> **GIVEN INSTRUCTION**
Please copy the following records word for word, starting at the line that contains "In the shot, is" and ending at the last line of the records.

══════════

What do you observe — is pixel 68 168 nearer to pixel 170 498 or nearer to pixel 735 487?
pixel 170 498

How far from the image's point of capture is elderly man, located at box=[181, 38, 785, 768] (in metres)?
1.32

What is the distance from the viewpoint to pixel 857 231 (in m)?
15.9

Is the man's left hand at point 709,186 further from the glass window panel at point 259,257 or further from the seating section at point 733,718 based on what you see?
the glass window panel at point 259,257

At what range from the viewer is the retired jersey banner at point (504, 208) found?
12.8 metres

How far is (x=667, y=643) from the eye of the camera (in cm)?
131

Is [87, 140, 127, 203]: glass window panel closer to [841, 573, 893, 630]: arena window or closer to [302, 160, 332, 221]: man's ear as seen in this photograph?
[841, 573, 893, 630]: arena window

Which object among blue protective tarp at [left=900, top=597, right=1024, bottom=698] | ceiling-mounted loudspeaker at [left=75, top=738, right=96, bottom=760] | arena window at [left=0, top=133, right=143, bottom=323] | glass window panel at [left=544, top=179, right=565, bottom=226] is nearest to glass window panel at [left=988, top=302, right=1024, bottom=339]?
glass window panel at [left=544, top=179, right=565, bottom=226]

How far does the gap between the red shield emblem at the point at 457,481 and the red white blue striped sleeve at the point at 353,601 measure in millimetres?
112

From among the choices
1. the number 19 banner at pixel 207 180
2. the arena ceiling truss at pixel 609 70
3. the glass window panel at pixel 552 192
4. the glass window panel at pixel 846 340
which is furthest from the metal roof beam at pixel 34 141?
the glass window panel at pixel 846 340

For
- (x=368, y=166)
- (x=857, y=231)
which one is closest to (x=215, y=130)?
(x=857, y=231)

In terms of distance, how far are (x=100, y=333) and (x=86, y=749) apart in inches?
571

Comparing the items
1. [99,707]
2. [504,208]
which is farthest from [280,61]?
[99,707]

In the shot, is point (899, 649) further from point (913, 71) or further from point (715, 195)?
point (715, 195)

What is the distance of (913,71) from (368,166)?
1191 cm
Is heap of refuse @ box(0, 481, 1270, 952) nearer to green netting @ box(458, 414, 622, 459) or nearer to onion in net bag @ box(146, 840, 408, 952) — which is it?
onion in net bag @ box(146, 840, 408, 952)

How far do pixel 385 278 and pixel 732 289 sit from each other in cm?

══════════

> **WRITTEN SOLUTION**
In the shot, is point (899, 649) further from point (913, 71) or further from point (715, 195)?
point (715, 195)

What is the distance of (913,71) from (368,166)?
1191 cm
Is heap of refuse @ box(0, 481, 1270, 952) nearer to green netting @ box(458, 414, 622, 459) or nearer to onion in net bag @ box(146, 840, 408, 952) — which is it?
onion in net bag @ box(146, 840, 408, 952)

How far do pixel 385 278 and pixel 732 289 sit from each other in cm?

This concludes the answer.